# AAA Northeast Customer Clustering

In [1]:
%matplotlib inline
import numpy as np
import pandas as pd
import matplotlib.pyplot as plt

In [2]:
df = pd.read_csv('../project-AAA-northeast-member-clustering/data/processed_data.csv')
df.info()

<class 'pandas.core.frame.DataFrame'>
RangeIndex: 3511 entries, 0 to 3510
Columns: 237 entries, Household Key to x5_Young City Solos
dtypes: float64(236), int64(1)
memory usage: 6.3 MB


In [3]:
df.columns[:30]

Index(['Household Key', 'ERS Member Cost Year 3 sum',
       'ERS Member Cost Year 3 mean', 'Length Of Residence mean',
       'Number of Children mean', 'ERS Member Cost Year 2 sum',
       'ERS Member Cost Year 2 mean', 'Cost 2014 sum', 'Cost 2016 sum',
       'ERS ENT Count Year 3 sum', 'ERS ENT Count Year 3 mean',
       'Mail Responder mean', 'Cost 2015 sum', 'PrimaryMember sum',
       'ERS ENT Count Year 1 sum', 'ERS ENT Count Year 1 mean',
       'Email Available mean', 'Income mean', 'ERS Member Cost Year 1 sum',
       'ERS Member Cost Year 1 mean', 'Cost 2019 sum', 'Credit Ranges mean',
       'Member Tenure Years mean', 'AssociateMember sum', 'Cost 2018 sum',
       'Total Cost sum', 'Member Key count', 'Do Not Direct Mail Solicit mean',
       'Cost 2017 sum', 'ERS ENT Count Year 2 sum'],
      dtype='object')

## Data Exploration
### Product Usage
Only a small portion of households using the products.
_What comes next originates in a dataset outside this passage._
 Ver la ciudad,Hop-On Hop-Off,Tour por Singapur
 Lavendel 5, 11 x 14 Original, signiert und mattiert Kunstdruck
The most used product has lower than 30% of the usage.

In [4]:
product_list = ['FSV CMSI Flag', 'FSV Credit Card Flag', 'FSV Deposit Program Flag', 
                'FSV Home Equity Flag', 'FSV ID Theft Flag', 'FSV Mortgage Flag',
                'INS Client Flag', 'TRV Globalware Flag', 'New Mover Flag']

In [5]:
df_product_pct = pd.DataFrame({'Percent of Usage': df[product_list].mean()}
                             ).join(pd.DataFrame({'Count of Usage': df[product_list].sum()}))
df_product_pct.sort_values(['Percent of Usage'], ascending = False)

Unnamed: 0,Percent of Usage,Count of Usage
INS Client Flag,0.281686,989.0
TRV Globalware Flag,0.179151,629.0
FSV Credit Card Flag,0.136144,478.0
FSV CMSI Flag,0.082598,290.0
FSV ID Theft Flag,0.058103,204.0
New Mover Flag,0.0544,191.0
FSV Deposit Program Flag,0.006551,23.0
FSV Mortgage Flag,0.003133,11.0
FSV Home Equity Flag,0.000854,3.0


Around 45% of the households do not use any products from AAA Northeast.

In [6]:
# Number of products bought by household
df[product_list].sum(axis=1).value_counts()

0.0    1589
1.0    1220
2.0     539
3.0     135
4.0      25
5.0       3
dtype: int64

In [7]:
1589/3511

0.4525776132156081

## Predictive Analysis
We could use classification models to predict the probability of an household buying a product on the products with more than 1% of household usage. The models build on these products should have be better in generalization than other low-usage products.

For all products with over 5% user, apply the following process for modeling:
- Upsampling
- Create training & test set based on upsampled dataset
- Grid search using Decision Tree (Set the max of depth to 10 instead of None to avoid overfitting)
- Apply bagging with 100 estimators using decision tree and best parameters

In [8]:
from sklearn.utils import resample
from sklearn.model_selection import train_test_split

from sklearn.tree import DecisionTreeClassifier
from sklearn.ensemble import BaggingClassifier

from sklearn.model_selection import GridSearchCV
from sklearn.metrics import accuracy_score
from sklearn.metrics import roc_auc_score

In [179]:
%%time
product_list_to_predict = ['FSV CMSI Flag', 'FSV Credit Card Flag', 'FSV ID Theft Flag',
                           'INS Client Flag', 'TRV Globalware Flag', 'New Mover Flag']
df_prob = pd.DataFrame()
for prod in product_list_to_predict:
    # Up Sampling
    # Separate majority and minority classes
    df_majority = df[df[prod]==0]
    df_minority = df[df[prod]==1]

    # Upsample minority class
    df_minority_upsampled = resample(df_minority, 
                                     replace=True,     # sample with replacement
                                     n_samples=len(df_majority),    # to match majority class
                                     random_state=72) # reproducible results

    # Combine majority class with upsampled minority class
    df_upsampled = pd.concat([df_majority, df_minority_upsampled])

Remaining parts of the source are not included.